Loeb and Siraj have contested aspects of the Fernando et al. analysis, and the scientific debate over the localization methodology continues in the peer-reviewed literature. This is a normal feature of active scientific dispute: the Fernando et al. paper is one contribution to an ongoing methodological discussion, not a final resolution.

What is documentable at this stage is that a peer-reviewed study in a major geophysics journal, authored by researchers from seven institutions across four countries, has raised a specific and technically detailed objection to the seismic localization used to plan the IM1 ocean expedition. That objection is currently unresolved in the published literature.

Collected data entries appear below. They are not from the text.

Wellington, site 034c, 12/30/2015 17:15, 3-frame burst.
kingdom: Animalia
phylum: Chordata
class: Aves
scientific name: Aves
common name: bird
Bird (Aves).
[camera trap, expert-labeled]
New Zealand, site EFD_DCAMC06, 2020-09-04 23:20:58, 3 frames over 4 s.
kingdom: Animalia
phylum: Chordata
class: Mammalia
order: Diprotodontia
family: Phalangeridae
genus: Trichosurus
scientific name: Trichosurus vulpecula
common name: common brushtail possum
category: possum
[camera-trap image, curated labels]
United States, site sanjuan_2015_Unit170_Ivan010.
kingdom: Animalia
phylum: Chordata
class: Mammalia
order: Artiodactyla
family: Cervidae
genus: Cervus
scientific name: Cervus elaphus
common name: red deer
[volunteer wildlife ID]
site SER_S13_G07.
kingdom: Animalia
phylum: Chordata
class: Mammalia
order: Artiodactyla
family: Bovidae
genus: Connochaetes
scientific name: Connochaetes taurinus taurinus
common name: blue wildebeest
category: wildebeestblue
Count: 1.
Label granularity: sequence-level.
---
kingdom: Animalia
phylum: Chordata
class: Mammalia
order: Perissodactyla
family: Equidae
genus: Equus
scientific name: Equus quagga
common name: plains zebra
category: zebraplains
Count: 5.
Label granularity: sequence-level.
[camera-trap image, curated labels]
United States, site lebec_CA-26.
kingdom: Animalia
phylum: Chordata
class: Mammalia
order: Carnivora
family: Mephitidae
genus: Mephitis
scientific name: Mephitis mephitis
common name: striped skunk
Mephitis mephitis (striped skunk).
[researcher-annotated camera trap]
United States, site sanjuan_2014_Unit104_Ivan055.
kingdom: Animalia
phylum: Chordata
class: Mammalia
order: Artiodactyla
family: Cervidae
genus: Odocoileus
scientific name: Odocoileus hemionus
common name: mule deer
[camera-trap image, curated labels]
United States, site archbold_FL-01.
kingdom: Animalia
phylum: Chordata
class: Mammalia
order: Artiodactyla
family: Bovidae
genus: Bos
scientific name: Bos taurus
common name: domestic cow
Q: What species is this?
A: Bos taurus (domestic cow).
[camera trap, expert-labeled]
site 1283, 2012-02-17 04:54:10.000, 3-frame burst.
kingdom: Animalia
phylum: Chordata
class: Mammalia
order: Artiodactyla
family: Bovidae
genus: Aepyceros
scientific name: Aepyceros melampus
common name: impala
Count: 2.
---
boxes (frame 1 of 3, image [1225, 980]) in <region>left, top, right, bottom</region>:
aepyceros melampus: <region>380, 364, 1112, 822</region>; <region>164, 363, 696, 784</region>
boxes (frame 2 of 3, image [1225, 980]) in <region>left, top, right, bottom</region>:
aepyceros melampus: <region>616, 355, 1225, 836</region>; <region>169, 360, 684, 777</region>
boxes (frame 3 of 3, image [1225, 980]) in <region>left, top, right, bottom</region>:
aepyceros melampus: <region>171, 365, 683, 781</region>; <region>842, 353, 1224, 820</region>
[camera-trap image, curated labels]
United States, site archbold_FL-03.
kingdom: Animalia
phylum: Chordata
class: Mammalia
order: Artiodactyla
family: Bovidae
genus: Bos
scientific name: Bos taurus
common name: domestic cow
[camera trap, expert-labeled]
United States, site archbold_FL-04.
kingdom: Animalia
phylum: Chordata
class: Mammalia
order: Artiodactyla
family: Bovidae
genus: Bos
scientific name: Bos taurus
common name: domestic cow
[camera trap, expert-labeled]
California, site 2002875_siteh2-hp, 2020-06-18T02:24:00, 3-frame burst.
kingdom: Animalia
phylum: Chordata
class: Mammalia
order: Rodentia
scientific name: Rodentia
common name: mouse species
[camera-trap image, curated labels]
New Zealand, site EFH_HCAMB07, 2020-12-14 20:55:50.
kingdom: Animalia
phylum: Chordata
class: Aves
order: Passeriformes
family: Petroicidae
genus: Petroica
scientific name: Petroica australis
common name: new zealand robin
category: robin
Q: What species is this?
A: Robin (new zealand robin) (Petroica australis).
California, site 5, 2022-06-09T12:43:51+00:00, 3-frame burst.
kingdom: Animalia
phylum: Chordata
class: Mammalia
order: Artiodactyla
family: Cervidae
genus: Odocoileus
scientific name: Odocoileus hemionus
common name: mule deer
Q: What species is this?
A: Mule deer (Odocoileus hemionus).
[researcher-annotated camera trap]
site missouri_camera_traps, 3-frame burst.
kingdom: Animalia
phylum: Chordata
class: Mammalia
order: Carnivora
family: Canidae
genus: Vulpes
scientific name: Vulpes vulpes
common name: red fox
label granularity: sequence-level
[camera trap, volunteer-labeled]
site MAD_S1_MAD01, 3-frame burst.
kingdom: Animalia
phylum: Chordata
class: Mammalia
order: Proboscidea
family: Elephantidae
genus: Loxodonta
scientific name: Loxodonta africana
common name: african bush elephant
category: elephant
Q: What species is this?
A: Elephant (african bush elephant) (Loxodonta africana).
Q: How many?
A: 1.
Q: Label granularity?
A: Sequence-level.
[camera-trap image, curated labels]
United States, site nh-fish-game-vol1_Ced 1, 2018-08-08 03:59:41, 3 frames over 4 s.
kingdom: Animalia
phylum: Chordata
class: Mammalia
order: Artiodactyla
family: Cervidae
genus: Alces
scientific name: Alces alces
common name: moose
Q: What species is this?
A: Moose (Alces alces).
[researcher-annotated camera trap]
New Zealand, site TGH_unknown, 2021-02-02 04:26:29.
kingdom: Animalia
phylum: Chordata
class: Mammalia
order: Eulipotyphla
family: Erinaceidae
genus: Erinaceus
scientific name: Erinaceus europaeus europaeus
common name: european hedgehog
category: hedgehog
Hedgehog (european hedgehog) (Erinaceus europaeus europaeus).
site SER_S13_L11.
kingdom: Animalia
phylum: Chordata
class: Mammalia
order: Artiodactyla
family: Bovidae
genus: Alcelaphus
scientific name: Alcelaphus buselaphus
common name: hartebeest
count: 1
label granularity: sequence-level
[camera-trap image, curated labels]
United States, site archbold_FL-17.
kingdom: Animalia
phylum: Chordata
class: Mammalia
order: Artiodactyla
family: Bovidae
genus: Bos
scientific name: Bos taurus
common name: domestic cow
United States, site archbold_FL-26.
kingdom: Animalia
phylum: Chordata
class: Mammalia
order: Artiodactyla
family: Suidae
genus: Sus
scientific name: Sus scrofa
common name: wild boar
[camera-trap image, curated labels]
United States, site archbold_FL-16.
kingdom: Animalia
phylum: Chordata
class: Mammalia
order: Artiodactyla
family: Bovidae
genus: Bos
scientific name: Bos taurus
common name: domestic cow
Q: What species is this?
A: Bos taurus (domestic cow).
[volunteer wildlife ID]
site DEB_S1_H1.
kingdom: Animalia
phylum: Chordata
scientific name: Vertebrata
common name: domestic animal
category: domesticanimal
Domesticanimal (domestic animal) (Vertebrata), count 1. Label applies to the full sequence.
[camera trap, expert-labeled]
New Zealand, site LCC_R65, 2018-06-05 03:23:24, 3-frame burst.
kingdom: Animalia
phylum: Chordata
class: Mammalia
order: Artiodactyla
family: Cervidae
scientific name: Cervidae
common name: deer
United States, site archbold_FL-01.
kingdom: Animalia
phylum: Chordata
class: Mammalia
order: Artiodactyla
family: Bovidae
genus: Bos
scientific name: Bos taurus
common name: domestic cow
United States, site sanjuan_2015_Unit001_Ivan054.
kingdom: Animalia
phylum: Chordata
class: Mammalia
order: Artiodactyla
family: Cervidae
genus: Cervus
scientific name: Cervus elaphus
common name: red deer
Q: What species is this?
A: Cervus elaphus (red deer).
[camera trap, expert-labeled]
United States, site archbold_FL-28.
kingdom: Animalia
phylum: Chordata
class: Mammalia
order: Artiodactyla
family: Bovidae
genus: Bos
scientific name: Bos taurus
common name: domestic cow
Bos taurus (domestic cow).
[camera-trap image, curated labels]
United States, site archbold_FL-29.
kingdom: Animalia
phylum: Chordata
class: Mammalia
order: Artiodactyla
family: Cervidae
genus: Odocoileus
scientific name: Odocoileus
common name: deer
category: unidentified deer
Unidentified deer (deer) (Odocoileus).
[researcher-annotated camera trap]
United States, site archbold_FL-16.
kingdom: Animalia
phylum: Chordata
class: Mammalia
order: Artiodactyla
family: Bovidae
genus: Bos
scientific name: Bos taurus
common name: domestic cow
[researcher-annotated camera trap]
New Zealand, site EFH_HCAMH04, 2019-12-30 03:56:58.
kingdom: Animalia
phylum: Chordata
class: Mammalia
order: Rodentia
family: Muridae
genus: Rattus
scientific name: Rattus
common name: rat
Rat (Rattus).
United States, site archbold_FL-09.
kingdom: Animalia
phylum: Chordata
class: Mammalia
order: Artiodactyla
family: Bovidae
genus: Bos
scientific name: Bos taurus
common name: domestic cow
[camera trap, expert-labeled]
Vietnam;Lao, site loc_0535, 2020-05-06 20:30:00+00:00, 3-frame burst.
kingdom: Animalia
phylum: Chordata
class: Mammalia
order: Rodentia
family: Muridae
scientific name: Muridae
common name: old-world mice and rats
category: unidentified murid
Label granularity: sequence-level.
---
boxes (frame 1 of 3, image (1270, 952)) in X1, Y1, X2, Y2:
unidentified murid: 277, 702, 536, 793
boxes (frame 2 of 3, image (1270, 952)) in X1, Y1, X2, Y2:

Summary of Documented Facts

  • CNEOS 2014-01-08 was detected on January 8, 2014. Its velocity was subsequently confirmed by the US Department of Defense as consistent with an interstellar origin.
  • Siraj and Loeb (2022) proposed the object was the first confirmed interstellar meteor. The designation IM1 followed.
  • A signal at seismic station AU.MANU on Manus Island, Papua New Guinea, was used to calculate an ocean floor search coordinate.
  • Fernando et al. (2024), published in Geophysical Journal International, concluded through polarization analysis and azimuthal modeling that the AU.MANU signal is inconsistent with a meteor source and consistent with local vehicular traffic near a military base.
  • The study concludes that the AU.MANU signal cannot reliably constrain the location of CNEOS 2014-01-08's ocean impact.
  • The 2023 Loeb-led ocean expedition recovered metallic spherules designated BeLaU. Whether those spherules are related to IM1 depends in part on whether the search location was correctly determined — a question Fernando et al. place in doubt.
  • The Fernando et al. findings are contested by Loeb and Siraj. The methodological dispute is ongoing in the peer-reviewed literature.

Primary Source

  1. Fernando, B., Mialle, P., Ekström, G., Charalambous, C., Desch, S., Jackson, A., and Sansom, E. K.: "Seismic and acoustic signals from the 2014 'interstellar meteor'." Geophysical Journal International, 2024. Published by Oxford University Press on behalf of the Royal Astronomical Society and Deutsche Geophysikalische Gesellschaft.
  2. Siraj, A., and Loeb, A.: "Interstellar-origin Hypothesis for the 2014 Fireball." The Astrophysical Journal Letters, 2022. DoD velocity confirmation on record.

This article presents the findings of Fernando et al. (2024) and does not evaluate claims beyond what that study documents. The scientific dispute between the Fernando et al. team and Loeb/Siraj is ongoing.